En totale confiance…

« Il y a quelques années, je rédigeais des chroniques pour un cybermagazine. Celle que je veux partager avec vous aujourd’hui relatait une expérience bien particulière, dans le cadre de la Grande bibliothèque de Montréal. Il s’agissait de se laisser guider par une personne non voyante, en ayant les yeux bandés. Je ne voyais pas mon guide, qui devait me faire déambuler, durant une demi-heure environ, à travers cet espace immense, où escaliers, couloirs et portes tournantes représentaient autant d’obstacles à franchir, à travers une foule en mouvement et dans l’obscurité.

C’était désarçonnant, il va sans dire, et j’ai dû rapidement accorder une totale confiance à cette personne très attentionnée, qui me tenait fermement le bras et m’indiquait, pas à pas, le chemin à suivre. J’ai ressenti un abandon de mon contrôle habituel.

Maintenant, je suis bénévole dans un Centre d’écoute et prévention du suicide et j’entends les confidences de gens qui cherchent à se sortir de situations ténébreuses. Bien que mon rôle se limite à prêter une oreille attentive et non à guider les appelants, il n’en reste pas moins que plus souvent qu’autrement, nous cheminons ensemble, sans nous voir, un pas après l’autre, vers une solution aidante dont eux seuls détiennent la clé.

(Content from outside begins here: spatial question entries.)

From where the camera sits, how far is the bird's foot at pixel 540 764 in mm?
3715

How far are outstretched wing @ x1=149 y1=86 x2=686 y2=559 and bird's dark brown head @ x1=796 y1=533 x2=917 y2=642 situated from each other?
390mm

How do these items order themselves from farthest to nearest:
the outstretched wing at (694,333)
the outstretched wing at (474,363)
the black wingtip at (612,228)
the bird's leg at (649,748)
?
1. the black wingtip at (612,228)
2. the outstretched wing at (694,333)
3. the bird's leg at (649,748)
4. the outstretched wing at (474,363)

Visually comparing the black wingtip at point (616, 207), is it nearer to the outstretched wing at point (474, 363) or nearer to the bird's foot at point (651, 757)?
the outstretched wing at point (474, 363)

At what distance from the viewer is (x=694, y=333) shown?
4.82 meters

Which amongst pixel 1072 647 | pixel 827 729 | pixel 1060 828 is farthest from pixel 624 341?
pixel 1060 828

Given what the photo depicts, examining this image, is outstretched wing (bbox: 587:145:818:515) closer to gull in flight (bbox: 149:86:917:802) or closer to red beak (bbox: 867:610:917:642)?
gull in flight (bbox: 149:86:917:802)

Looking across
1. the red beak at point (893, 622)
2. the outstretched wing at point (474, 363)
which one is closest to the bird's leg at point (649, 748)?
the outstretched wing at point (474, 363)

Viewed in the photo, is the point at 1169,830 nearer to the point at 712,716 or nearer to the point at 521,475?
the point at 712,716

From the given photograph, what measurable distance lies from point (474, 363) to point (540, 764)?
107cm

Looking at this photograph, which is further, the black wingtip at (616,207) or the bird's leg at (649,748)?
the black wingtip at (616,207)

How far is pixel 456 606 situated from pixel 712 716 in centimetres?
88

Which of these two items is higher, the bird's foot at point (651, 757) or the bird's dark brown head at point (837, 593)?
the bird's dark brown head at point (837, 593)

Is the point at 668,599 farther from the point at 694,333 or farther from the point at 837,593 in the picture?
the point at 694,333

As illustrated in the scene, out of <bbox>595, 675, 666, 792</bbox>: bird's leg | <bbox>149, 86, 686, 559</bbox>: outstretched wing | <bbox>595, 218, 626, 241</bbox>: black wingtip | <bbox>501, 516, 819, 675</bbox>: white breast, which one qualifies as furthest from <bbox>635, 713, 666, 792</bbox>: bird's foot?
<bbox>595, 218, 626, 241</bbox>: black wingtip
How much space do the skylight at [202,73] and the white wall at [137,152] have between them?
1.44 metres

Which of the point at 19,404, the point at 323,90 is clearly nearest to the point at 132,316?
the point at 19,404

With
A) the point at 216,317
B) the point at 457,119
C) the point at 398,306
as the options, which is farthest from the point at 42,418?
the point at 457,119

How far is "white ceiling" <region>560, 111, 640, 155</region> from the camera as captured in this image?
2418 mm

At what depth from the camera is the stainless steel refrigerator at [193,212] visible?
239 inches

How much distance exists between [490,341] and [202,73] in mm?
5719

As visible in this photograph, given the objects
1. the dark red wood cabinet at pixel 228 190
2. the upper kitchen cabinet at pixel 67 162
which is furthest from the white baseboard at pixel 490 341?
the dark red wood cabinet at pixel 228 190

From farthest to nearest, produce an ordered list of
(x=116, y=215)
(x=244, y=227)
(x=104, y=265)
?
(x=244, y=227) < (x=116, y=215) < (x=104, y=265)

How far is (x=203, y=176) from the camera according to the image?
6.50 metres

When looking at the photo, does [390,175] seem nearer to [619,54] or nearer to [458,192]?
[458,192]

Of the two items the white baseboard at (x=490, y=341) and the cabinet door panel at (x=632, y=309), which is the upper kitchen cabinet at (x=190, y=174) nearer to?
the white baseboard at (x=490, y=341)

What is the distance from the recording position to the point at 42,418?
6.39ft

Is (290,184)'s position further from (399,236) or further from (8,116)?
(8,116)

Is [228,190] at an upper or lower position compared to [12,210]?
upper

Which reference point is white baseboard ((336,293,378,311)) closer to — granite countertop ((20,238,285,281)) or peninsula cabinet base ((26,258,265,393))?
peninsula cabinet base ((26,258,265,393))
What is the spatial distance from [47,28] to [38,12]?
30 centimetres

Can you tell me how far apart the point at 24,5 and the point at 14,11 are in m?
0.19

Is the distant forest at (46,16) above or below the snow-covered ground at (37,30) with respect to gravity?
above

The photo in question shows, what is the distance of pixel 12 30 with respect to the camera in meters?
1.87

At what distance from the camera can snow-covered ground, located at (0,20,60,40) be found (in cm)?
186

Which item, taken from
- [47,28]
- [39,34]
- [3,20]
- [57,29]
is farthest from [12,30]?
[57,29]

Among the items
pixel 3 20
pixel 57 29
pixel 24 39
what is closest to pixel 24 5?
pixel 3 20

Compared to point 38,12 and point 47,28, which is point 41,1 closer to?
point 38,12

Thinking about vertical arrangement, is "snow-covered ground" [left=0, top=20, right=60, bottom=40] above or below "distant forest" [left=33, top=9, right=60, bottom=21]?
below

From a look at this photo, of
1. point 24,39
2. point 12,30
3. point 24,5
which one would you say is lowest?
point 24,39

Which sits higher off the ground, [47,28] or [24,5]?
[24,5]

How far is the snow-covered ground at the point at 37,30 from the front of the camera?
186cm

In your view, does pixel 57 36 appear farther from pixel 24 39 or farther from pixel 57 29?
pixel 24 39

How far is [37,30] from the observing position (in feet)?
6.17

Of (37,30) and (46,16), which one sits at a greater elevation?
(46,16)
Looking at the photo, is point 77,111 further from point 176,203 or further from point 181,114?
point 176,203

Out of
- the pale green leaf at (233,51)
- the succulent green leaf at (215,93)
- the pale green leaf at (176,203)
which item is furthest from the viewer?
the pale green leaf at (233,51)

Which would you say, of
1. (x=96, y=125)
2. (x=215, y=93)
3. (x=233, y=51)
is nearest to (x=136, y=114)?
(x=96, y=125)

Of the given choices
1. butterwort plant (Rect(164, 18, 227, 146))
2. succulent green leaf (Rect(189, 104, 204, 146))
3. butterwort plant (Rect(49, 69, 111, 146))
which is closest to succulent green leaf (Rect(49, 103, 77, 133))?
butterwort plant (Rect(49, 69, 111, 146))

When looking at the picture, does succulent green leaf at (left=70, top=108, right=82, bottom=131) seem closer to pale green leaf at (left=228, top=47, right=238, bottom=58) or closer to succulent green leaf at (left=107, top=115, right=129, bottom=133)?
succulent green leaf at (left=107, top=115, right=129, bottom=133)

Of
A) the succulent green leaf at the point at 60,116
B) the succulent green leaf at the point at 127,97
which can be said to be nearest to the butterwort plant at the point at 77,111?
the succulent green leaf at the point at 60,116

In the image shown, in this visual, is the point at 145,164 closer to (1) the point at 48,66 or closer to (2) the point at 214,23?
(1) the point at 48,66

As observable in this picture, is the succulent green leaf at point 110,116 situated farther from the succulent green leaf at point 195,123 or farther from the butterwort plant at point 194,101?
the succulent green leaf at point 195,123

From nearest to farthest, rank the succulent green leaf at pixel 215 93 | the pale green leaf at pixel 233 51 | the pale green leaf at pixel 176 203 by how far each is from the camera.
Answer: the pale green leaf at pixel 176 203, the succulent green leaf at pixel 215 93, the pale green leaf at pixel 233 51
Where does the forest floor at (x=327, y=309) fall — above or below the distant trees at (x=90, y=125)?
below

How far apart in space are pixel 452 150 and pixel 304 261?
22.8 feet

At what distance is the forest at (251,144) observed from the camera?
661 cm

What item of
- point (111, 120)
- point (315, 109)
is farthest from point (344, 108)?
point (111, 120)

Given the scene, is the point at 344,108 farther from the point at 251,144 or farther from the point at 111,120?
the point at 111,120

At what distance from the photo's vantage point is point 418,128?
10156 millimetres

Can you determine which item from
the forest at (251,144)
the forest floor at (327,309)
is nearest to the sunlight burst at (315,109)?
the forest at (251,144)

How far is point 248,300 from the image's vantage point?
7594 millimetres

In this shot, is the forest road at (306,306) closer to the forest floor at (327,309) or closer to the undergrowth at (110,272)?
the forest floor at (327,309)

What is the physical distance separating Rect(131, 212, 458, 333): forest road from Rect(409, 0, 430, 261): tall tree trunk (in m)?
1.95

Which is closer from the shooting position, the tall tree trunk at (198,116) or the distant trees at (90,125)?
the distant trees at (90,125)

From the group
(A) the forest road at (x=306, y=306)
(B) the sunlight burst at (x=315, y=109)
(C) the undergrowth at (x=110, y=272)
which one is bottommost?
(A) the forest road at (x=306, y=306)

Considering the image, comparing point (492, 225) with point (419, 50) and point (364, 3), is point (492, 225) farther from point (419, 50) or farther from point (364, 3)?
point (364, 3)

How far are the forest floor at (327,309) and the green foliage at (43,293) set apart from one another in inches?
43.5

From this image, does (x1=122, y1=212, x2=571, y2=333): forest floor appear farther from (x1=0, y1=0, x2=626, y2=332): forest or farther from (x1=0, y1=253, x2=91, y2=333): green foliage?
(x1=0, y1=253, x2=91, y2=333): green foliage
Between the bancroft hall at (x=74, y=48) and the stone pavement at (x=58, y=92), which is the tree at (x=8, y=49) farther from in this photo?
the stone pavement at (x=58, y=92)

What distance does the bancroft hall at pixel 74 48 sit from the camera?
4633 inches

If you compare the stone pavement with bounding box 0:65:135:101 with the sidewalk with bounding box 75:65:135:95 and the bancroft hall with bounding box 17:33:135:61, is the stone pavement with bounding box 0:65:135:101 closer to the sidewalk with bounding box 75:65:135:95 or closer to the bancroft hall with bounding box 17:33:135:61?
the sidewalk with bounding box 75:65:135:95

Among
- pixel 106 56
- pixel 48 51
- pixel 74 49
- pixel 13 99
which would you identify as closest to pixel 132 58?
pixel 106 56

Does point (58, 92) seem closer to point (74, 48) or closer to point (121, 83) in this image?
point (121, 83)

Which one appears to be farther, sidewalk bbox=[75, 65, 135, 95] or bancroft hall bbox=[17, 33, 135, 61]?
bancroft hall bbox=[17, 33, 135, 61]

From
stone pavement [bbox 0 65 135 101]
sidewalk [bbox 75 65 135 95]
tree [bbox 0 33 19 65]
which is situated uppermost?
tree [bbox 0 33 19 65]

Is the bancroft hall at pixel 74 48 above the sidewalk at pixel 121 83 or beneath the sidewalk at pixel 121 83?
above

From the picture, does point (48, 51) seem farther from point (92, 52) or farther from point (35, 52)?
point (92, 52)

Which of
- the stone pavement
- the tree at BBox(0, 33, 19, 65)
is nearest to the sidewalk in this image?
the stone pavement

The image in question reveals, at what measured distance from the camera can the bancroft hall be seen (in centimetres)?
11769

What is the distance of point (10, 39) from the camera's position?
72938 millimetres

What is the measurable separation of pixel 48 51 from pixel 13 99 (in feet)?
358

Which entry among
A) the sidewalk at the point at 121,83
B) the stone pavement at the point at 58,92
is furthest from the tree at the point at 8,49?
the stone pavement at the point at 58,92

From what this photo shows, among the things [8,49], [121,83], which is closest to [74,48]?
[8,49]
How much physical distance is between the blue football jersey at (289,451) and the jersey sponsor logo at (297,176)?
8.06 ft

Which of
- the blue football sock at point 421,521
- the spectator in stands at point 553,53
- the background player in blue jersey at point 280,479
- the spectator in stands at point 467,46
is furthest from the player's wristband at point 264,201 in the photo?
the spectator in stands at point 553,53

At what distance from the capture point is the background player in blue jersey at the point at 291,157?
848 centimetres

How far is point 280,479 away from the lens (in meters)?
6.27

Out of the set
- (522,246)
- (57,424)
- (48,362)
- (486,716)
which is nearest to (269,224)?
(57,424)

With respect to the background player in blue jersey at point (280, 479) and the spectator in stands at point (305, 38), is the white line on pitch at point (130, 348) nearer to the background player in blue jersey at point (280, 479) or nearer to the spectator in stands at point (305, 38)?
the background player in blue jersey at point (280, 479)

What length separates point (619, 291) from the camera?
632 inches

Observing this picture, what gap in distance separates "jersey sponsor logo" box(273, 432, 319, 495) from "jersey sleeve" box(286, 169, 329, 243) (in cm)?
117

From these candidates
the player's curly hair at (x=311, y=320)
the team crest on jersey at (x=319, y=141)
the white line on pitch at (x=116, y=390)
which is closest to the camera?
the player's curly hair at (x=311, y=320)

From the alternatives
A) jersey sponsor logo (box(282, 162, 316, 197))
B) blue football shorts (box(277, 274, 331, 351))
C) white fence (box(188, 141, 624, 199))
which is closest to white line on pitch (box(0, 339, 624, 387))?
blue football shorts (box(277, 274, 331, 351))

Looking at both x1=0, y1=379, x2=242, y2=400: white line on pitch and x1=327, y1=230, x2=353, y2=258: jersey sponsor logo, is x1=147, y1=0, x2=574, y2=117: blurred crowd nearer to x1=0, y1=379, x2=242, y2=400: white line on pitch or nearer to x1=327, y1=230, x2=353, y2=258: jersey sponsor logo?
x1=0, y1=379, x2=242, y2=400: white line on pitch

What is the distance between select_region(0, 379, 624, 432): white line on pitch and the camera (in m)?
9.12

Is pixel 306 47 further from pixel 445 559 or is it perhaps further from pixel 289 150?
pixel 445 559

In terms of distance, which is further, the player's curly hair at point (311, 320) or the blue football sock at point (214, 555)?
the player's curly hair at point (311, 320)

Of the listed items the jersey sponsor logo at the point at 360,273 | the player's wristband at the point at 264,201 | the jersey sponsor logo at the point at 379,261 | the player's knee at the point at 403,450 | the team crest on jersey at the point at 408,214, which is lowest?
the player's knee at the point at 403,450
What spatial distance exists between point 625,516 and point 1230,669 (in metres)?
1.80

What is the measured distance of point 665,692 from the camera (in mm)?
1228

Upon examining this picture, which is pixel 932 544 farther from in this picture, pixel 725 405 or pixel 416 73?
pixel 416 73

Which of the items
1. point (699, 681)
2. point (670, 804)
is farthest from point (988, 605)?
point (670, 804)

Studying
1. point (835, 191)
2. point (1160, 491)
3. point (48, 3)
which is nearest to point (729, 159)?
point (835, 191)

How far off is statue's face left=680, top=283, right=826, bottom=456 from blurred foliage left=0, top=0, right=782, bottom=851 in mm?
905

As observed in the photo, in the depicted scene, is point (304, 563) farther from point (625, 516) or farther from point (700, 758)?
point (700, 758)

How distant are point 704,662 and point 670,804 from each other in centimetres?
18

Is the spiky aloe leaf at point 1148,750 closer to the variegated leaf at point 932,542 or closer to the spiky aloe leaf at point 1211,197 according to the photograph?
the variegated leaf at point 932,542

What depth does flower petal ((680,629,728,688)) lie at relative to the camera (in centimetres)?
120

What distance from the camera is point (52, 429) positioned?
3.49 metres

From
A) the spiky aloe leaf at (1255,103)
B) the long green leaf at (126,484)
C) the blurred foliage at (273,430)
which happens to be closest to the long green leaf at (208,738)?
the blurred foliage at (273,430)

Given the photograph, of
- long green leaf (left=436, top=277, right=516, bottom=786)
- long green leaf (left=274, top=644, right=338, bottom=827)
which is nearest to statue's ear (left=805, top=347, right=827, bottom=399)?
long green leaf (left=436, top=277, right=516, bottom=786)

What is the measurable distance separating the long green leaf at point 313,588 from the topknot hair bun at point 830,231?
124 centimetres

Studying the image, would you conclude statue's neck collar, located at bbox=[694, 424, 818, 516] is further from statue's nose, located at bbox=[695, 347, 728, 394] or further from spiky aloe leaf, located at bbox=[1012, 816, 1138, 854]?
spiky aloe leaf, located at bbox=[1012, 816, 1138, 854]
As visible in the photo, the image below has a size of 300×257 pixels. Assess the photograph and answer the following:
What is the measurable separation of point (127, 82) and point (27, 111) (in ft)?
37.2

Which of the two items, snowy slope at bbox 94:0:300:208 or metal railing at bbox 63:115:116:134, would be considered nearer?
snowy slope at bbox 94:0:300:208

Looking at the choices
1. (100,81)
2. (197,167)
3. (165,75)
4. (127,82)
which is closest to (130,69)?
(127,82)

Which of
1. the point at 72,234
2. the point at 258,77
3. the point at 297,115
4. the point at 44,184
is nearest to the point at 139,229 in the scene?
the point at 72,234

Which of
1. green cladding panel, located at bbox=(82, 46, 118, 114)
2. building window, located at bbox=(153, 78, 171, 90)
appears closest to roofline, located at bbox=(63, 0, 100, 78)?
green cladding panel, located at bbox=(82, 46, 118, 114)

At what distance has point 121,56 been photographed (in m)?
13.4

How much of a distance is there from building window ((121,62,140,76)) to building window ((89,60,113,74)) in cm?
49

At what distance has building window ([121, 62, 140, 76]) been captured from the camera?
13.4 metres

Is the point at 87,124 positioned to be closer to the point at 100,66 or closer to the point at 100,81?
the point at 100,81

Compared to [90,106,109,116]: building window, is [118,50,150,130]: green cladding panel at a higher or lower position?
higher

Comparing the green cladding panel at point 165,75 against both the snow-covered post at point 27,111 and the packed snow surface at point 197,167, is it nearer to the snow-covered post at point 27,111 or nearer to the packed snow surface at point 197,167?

On se sent parfois démuni dans notre rôle d’écoutant, devant la détresse qui déferle dans notre oreille pour se frayer un chemin vers notre cœur. Ce qui relie mon bénévolat à l’expérience de ma malvoyance temporaire, c’est la confiance manifestée par ceux et celles qui décrochent leur téléphone pour trouver une présence à l’autre bout de la ligne, quelqu’un qui leur prend le bras d’une certaine façon, pour les soutenir le mieux possible.

Maude, bénévole au Ceps de Drummondville ».